Tink: Merci 4 Rien Critique d’album

Lors de la dernière Saint-Valentin, Tink a organisé ce qui était essentiellement une classe de maître sur la façon de surmonter le chagrin d’amour. Lors d’un événement du Morehouse College à Atlanta, les fans se sont alignés avec des battes de baseball bleues portant le nom de l’artiste de Chicago et les ont écrasées avec bonheur contre le pare-brise d’une voiture, tout comme vous pourriez le faire pour le trajet d’un faux ex. Toute l’affaire était extrêmement caractéristique pour la rappeuse et chanteuse R&B de 27 ans, qui est surtout connue pour ses ballades diartiques et saignantes. Et même si elle est originaire d’une banlieue sud, elle est la quintessence de la femme de Chicago : directe, posée, autoritaire, glamour mais réservée. Son album de 2022, Confession sur l’oreiller, était sa deuxième collaboration complète avec Empire labelmate et beatmaker Hitmaka. Sur ce disque, il a progressivement supprimé les instrumentaux stagnants de Timbaland qui la retenaient autrefois, apportant un nouveau niveau de sophistication à la musique de la chanteuse. Son dernier album, Merci 4 Rien, contient des barres dignes d’une légende Instagram, des mélodies cloutées de diamants et des duos fumants, le tout livré avec un fanfaron équilibré. La voix de Tink est plus puissante que jamais, son pouvoir caché derrière sa langue comme des lames de rasoir contre le tableau vivant de l’univers somptueux et tonitruant d’Hitmaka.

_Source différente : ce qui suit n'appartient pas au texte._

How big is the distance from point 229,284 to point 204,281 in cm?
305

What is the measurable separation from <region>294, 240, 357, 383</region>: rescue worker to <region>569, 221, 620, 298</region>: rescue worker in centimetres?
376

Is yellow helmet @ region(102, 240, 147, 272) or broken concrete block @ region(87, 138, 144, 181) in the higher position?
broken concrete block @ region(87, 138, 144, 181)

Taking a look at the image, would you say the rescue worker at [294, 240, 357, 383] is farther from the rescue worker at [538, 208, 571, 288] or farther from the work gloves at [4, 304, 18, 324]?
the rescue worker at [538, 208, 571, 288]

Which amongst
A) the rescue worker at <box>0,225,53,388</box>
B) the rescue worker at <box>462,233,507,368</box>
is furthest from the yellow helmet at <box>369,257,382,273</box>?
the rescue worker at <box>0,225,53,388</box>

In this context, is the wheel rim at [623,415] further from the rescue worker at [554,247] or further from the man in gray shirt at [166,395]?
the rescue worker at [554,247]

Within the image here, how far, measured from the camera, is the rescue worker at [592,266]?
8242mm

Sur 14 titres, la chanteuse traverse le chagrin, se souvenant finalement de sa valeur et trouvant un sens gracieux de la conscience de soi. Un récit raconté du point de vue de son côté obscur, elle creuse les profondeurs de ses désirs et, de manière rafraîchissante, ne simule jamais un arc de guérison linéaire. Sa version du R&B va au-delà des besoins confessionnels et charnels, au-delà de la recherche de la perfection. Sur « Toxic », elle admet qu’elle est tombée amoureuse de quelqu’un qui agitait suffisamment de drapeaux rouges pour que le célèbre défilé Bud Biliken de Chicago commence. Un arrangement de cordes opulent et orchestral jette les bases pour que Tink gonfle sa poitrine comme une « vraie chienne, pas une industrie ». Elle gagne en vitalité au fur et à mesure qu’elle se déroule, ses raps brûlant la terre et défrichant le terrain pour qu’une vie saine puisse se développer. « Fake Love » démontre cette superpuissance au troisième degré : « Dipped on me, a contredit tout ce que vous prétendiez être/Heavy on the mood swings/Speak on how you cuff me to use me ». Ici, c’est une desperado sensible qui vise tous ceux qui tentent de la contrôler. C’est Tink à son plus courageux, qui n’a pas peur d’exiger la sécurité émotionnelle.

Mais c’est l’esprit chicagoan qu’elle partage avec son producteur qui mène à un duo crucial et époustouflant avec Ty Dolla $ign intitulé « Let Down My Guard ». Hitmaka assume le rôle d’un chimiste, mélangeant des percussions douces et des sirènes spéciales à lumière rouge. Des lignes de guitare électrique brillantes et glissantes accentuaient une demande partagée entre amants : « Si je baisse ma garde, donnerais-tu ton cœur à un voyou ? La structure évoque le style R&B des années 2000 et 90 d’une véritable collaboration, avec Ty et Tink chantant bar pour bar. Quand Ty crie : « Ma fille, retiens-moi, sur tout ce qui est en retard », la ligne apaise, sinon fait fondre, les cicatrices qui viennent de courir dans les rues froides.